The Crowd Within and the Benefits of Dialectical Bootstrapping

Abstract

Can the “wisdom of crowds” (Surowiecki, 2004) be exploited within a single mind? Yes, one can increase accuracy by averaging multiple estimates from the same person (Herzog & Hertwig, 2009; Hourihan & Benjamin, 2010; Müller-Trede, 2011; Rauhut & Lorenz, 2011; Stroop, 1932; Vul & Pashler, 2008; White & Antonakis, 2013; Winkler & Clemen, 2004). We proposed boosting this crowd-within effect with what we called dialectical bootstrapping (Herzog & Hertwig, 2009; hereafter, H&H): averaging a person’s first estimate with his or her second, “dialectical” estimate, derived from knowledge and assumptions different from those motivating the first estimate. A dialectical estimate ideally has an error with a different sign relative to the first estimate—which fosters the chance of error cancellation. There are different ways to elicit a dialectical estimate. We tested one, the consider-the-opposite strategy (Lord, Lepper, & Preston, 1984), and found that averaging first and dialectical estimates improved accuracy more than simply asking people to make an estimate anew and averaging the two estimates (i.e., reliability condition).

White and Antonakis (2013; hereafter, W&A) reanalyzed our data using a different accuracy measure, concluding that “dialectical instructions are not needed to achieve the wisdom of many in one mind” (p. 116). Here, we delineate where we agree and disagree with W&A.

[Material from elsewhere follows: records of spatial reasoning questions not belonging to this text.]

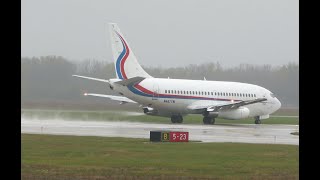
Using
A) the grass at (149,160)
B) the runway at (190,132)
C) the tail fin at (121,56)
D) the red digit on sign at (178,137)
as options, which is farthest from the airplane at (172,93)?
the grass at (149,160)

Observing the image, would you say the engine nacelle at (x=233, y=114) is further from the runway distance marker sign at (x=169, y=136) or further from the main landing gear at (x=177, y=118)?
the runway distance marker sign at (x=169, y=136)

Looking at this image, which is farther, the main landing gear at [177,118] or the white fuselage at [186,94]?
the main landing gear at [177,118]

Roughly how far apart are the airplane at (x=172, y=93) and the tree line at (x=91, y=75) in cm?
1188

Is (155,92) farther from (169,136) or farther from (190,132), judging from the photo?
(169,136)

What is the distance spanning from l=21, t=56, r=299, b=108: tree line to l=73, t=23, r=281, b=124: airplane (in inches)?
468

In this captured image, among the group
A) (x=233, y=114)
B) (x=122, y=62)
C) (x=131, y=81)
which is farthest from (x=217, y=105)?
(x=122, y=62)

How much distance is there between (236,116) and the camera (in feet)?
191

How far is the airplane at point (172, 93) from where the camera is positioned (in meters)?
56.4

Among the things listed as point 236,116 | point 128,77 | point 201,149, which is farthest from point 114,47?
point 201,149

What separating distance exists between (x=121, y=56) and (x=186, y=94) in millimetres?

We concur with W&A that the crowd within works. W&A observed (as have we and other researchers) that averaging two estimates from the same person improves accuracy. Moreover, they obtained this result across different measures of accuracy. We also agree with W&A that “dialectical instructions are not needed to achieve the wisdom of many in one mind” (p. 116); in our previous article, we pointed out (H&H, p. 236) that passage of time appears to be enough to boost the gains obtained by averaging (Vul & Pashler, 2008). Additionally, we highlighted that “accuracy in [our] reliability condition increased as a result of aggregation” (p. 234). Our disagreement with W&A concerns the following question: Can dialectical bootstrapping boost the crowd-within effect beyond the gains observed in the reliability condition (i.e., gains expected to occur when averaging any noisy estimates)?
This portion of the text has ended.